→ **SOURCE PASSAGE**:
2019 was a great movie year. Full stop. Recognition aside it’s never a good look for studios to release the majority of said movies from Thanksgiving through mid-January but alas that’s what’s become of our annual release schedule. Studios fret over award-worthy movies being forgotten early in the year so they release them all at once – ensuring that a bunch go unseen anyway. It’s very stupid.

But if you had the will to parse through the crowded cineplex reader board, 2019 happily rewarded you. And the “movie of the year” discourse is louder than ever given the Oscars moved up nearly a month earlier than usual – leaving us far less time to collectively realize Joker was bad and to watch Judy with our Grandmas. Regardless – there are a lot of good (and great!) movies at the Oscars this year – and plenty more that went woefully unrecognized (Oscars are REALLY REALLY white in 2020.)

As I vow to see and write about more movies this year, here’s my look back at the year that was with my annual Oscar predictions.

Best Supporting Actress:

Who Should Win: Laura Dern Marriage Story

Who Will Win: Laura Dern Marriage Story

I’ll admit I haven’t seen most of the movies in this category but watching Laura Dern basically play her character from Big Little Lies in an otherwise subdued Marriage Story was damn thrilling at times. This will be an awards season cap on 2019 – a year Dern absolutely owned.

→ **GIVEN DATA**:

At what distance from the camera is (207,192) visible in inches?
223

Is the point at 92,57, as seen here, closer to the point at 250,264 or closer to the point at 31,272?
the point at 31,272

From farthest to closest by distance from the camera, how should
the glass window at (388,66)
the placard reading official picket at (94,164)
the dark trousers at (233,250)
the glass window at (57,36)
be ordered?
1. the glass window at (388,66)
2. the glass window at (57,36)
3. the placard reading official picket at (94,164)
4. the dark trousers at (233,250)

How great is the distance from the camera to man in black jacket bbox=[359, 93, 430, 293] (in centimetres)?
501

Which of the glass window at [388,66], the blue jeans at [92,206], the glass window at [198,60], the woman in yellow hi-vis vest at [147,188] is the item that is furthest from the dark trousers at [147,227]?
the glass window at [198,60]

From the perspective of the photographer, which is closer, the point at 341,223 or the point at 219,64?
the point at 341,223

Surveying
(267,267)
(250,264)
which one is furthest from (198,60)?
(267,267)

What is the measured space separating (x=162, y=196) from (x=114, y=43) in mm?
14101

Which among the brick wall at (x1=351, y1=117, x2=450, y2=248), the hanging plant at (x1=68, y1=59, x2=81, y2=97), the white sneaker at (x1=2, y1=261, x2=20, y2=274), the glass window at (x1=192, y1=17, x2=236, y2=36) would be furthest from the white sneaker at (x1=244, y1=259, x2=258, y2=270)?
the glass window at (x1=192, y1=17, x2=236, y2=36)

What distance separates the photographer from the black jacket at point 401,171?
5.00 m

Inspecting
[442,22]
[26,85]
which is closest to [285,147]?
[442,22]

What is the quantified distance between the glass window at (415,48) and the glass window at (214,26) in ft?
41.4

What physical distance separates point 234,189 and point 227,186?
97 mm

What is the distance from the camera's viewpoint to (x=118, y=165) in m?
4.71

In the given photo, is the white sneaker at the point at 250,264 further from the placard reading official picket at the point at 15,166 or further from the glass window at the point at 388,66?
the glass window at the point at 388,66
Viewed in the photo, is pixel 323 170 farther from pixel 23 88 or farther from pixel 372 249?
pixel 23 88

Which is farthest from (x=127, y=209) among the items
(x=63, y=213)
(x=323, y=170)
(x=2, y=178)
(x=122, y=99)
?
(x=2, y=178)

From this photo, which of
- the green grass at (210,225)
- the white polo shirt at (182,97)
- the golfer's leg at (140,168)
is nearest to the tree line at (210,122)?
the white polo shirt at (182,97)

==

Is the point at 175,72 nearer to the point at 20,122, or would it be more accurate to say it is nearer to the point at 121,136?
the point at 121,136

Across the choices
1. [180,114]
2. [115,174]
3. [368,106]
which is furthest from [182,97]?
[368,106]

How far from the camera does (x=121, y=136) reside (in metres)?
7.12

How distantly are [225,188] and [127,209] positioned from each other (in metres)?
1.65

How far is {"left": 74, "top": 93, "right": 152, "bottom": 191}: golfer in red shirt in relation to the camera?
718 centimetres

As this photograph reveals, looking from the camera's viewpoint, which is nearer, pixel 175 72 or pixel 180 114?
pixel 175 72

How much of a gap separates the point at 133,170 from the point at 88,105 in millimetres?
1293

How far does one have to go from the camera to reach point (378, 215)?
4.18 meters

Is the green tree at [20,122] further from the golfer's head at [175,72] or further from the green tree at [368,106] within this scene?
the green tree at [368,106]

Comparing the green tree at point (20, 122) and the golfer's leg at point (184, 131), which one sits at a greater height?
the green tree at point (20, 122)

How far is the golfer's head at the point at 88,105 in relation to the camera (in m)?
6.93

--

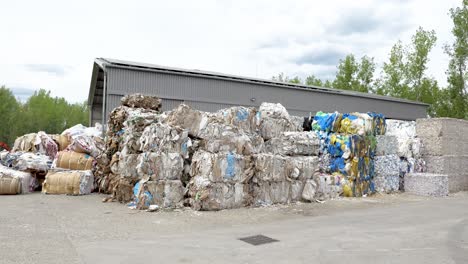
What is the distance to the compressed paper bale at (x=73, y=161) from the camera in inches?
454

→ **ACTIVITY 1**: Duplicate the Oscar predictions post from "I’ll admit I" up to and including "Dern absolutely owned.".
→ **ACTIVITY 2**:
Answer these questions using the Oscar predictions post:
(a) By roughly how much earlier than usual were the Oscars moved?
(b) Whom does the writer pick to win Best Supporting Actress, and for which movie?
(c) Which earlier role does the writer say Laura Dern basically plays again?
→ **ACTIVITY 3**: List every movie or show title named in the Oscar predictions post.

→ **RESPONSE AREA 1**:
I’ll admit I haven’t seen most of the movies in this category but watching Laura Dern basically play her character from Big Little Lies in an otherwise subdued Marriage Story was damn thrilling at times. This will be an awards season cap on 2019 – a year Dern absolutely owned.

→ **RESPONSE AREA 2**:
(a) Nearly a month.
(b) Laura Dern, for Marriage Story.
(c) Her character from Big Little Lies.

→ **RESPONSE AREA 3**:
Joker
Judy
Marriage Story
Big Little Lies